Assigned task: Every line of the material is to be returned verbatim. Pictures stay out.

Supplied material:
>>

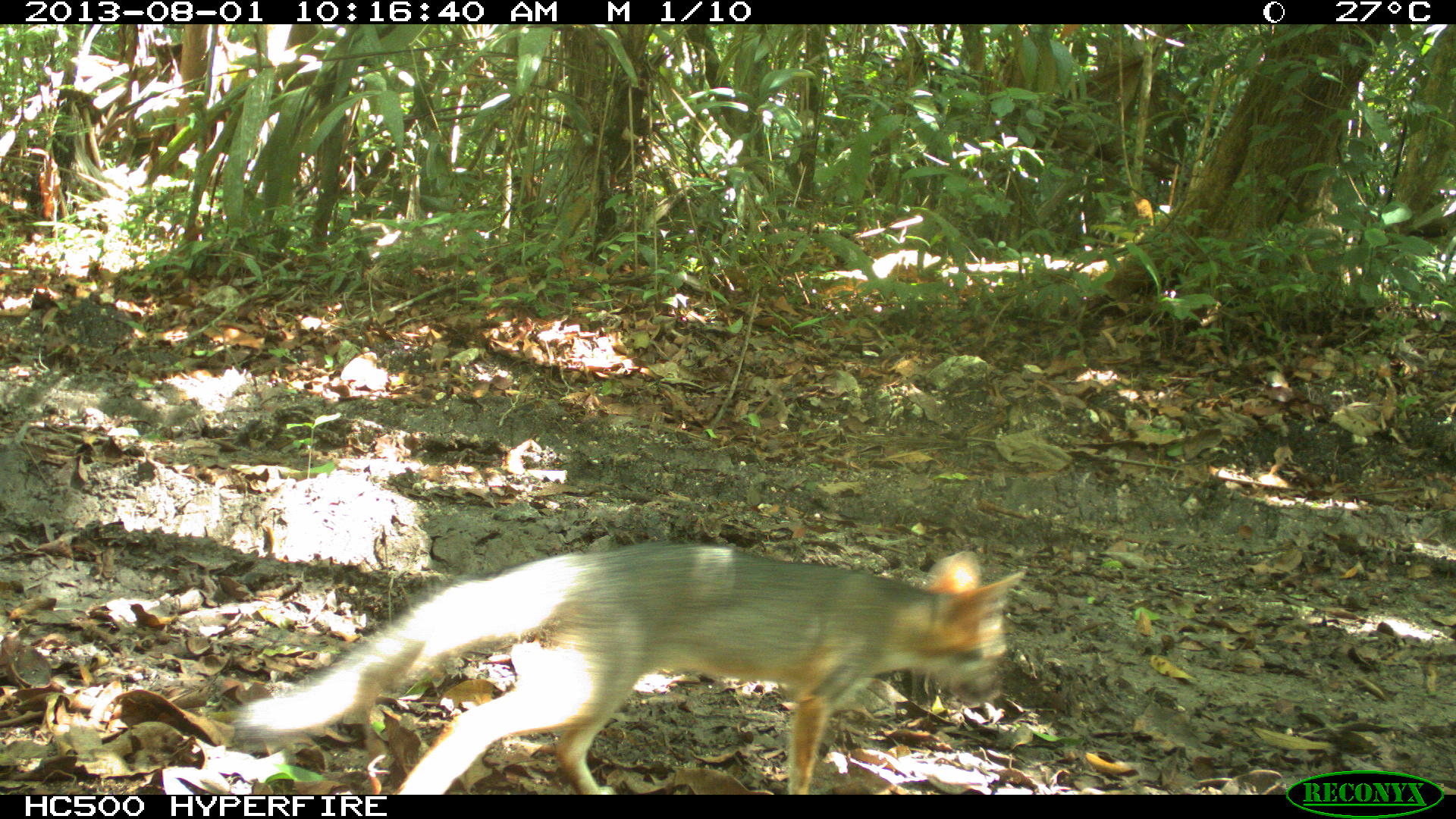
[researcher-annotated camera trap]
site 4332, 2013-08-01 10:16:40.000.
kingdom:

<<

Answer to this problem:
[researcher-annotated camera trap]
site 4332, 2013-08-01 10:16:40.000.
kingdom:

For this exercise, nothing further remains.